A Closer Look at the Optimization Landscapes of Generative Adversarial Networks

Generative adversarial networks have been very successful in generative modeling, however they remain relatively hard to optimize compared to standard deep neural networks. In this paper, we try to gain insight into the optimization of GANs by looking at the game vector field resulting from the concatenation of the gradient of both players. Based on this point of view, we propose visualization techniques that allow us to make the following empirical observations. First, the training of GANs suffers from rotational behavior around locally stable stationary points, which, as we show, corresponds to the presence of imaginary components in the eigenvalues of the Jacobian of the game. Secondly, GAN training seems to converge to a stable stationary point which is a saddle point for the generator loss, not a minimum, while still achieving excellent performance. This counter-intuitive yet persistent observation questions whether we actually need a Nash equilibrium to get good performance in GANs.

A Variational Inequality Perspective on Generative Adversarial Networks

Generative adversarial networks (GANs) form a generative modeling approach known for producing appealing samples, but they are notably difficult to train. One common way to tackle this issue has been to propose new formulations of the GAN objective. Yet, surprisingly few studies have looked at optimization methods designed for this adversarial training. In this work, we cast GAN optimization problems in the general variational inequality framework. Tapping into the mathematical programming literature, we counter some common misconceptions about the difficulties of saddle point optimization and propose to extend techniques designed for variational inequalities to the training of GANs. We apply averaging, extrapolation and a novel computationally cheaper variant that we call extrapolation from the past to the stochastic gradient method (SGD) and Adam.

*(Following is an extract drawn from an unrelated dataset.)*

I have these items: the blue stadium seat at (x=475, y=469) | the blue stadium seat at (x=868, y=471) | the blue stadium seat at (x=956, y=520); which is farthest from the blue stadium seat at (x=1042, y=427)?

Parametric Adversarial Divergences are Good Task Losses for Generative Modeling

Generative modeling of high dimensional data like images is a notoriously difficult and ill-defined problem. In particular, how to evaluate a learned generative model is unclear. In this position paper, we argue that adversarial learning, pioneered with generative adversarial networks (GANs), provides an interesting framework to implicitly define more meaningful task losses for generative modeling tasks, such as for generating "visually realistic" images. We refer to those task losses as parametric adversarial divergences and we give two main reasons why we think parametric divergences are good learning objectives for generative modeling. Additionally, we unify the processes of choosing a good structured loss (in structured prediction) and choosing a discriminator architecture (in generative modeling) using statistical decision theory; we are then able to formalize and quantify the intuition that "weaker" losses are easier to learn from, in a specific setting. Finally, we propose two new challenging tasks to evaluate parametric and nonparametric divergences: a qualitative task of generating very high-resolution digits, and a quantitative task of learning data that satisfies high-level algebraic constraints. We use two common divergences to train a generator and show that the parametric divergence outperforms the nonparametric divergence on both the qualitative and the quantitative task.